Over recent weeks, UPS has announced plans to cut 1,200 jobs in the supply chain division and an unspecified number elsewhere in the group as it seeks to squeeze more synergies from its acquisitions. Mike Eskew, chief executive, said the group's various businesses must start behaving more like a single entity, with shared back office and marketing operations. But he insisted diversification remained the correct strategy and predicted "big gains" in the supply chain division next year.

According to UPS, 70 per cent of US small package customers have other freight transportation needs, creating an opportunity to win a bigger share of customers' supply chain spending.

"There is strong connectivity between supply chain solutions and small packages," said David Abney, president of UPS International. "It means customers do not have to worry about their freight forwarder and small package company pointing fingers at each other because they are dealing with one company."

UPS's strategy fits somewhere between those of its two biggest rivals: Deutsche Post, owner of DHL, which has built the industry's broadest portfolio of services, and FedEx, which remains more narrowly focused on express delivery.

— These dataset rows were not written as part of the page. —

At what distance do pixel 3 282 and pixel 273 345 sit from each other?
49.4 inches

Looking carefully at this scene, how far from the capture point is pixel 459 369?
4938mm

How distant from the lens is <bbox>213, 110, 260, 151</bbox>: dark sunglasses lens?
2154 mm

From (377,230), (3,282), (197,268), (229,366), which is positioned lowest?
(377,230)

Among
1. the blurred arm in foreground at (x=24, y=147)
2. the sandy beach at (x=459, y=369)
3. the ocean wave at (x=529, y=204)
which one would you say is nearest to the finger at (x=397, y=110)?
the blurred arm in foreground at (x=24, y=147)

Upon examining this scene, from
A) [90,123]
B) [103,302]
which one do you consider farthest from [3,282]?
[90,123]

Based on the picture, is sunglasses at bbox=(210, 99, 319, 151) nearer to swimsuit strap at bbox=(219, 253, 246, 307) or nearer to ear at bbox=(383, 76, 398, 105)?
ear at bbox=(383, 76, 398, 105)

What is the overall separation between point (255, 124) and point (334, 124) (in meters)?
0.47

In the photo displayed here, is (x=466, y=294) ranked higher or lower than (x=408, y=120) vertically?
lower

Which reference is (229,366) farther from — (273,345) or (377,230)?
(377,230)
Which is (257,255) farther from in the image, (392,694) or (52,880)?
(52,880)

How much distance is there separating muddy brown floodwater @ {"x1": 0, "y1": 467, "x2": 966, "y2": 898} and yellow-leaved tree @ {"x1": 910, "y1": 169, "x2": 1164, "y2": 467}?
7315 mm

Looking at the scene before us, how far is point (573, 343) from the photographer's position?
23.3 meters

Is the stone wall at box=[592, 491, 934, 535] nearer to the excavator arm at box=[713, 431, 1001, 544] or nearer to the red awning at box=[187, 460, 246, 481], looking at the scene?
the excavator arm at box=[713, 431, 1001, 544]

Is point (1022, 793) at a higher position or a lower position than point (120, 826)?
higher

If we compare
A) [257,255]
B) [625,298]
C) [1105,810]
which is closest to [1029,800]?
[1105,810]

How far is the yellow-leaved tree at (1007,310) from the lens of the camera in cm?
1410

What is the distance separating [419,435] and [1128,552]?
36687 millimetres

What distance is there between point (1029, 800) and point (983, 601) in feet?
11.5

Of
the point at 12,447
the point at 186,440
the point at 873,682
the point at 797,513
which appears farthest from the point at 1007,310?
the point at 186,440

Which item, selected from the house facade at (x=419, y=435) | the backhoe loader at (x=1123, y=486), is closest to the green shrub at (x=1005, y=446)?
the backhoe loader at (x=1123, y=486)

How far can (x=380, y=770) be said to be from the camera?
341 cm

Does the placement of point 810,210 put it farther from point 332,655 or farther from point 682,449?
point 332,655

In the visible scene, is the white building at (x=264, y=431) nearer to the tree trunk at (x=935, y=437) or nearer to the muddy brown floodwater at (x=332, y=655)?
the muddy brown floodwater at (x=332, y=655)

Netherlands-based TNT, the number four global parcel courier, has moved sharply in the opposite direction to UPS and Deutsche Post this year, selling its logistics and freight management businesses because of low margins and disappointing synergies.

Speaking to the Financial Times, Fred Smith, FedEx chief executive, reiterated his preference for small packages. "The larger the volume and lower the value, the less customers are willing to pay to move goods," he explained.

But Mr Smith acknowledged that customers were asking for a wider range of services and said the group planned to increase its presence in freight forwarding. "You can count on us becoming more meaningful in that area," he said.

In an appeal for patience from shareholders, Mr Davis likened UPS's turbulent entry into freight and logistics to the early years of its international expansion.

Had the group gone public earlier, shareholders may not have tolerated the hundreds of millions of dollars lost in Europe and Asia in the 1990s. Today, international business is UPS's strongest source of growth.

"Nine years ago, you would have thought we were crazy investing all that money overseas," Mr Davis told investors. "Nobody is asking questions about international packages now."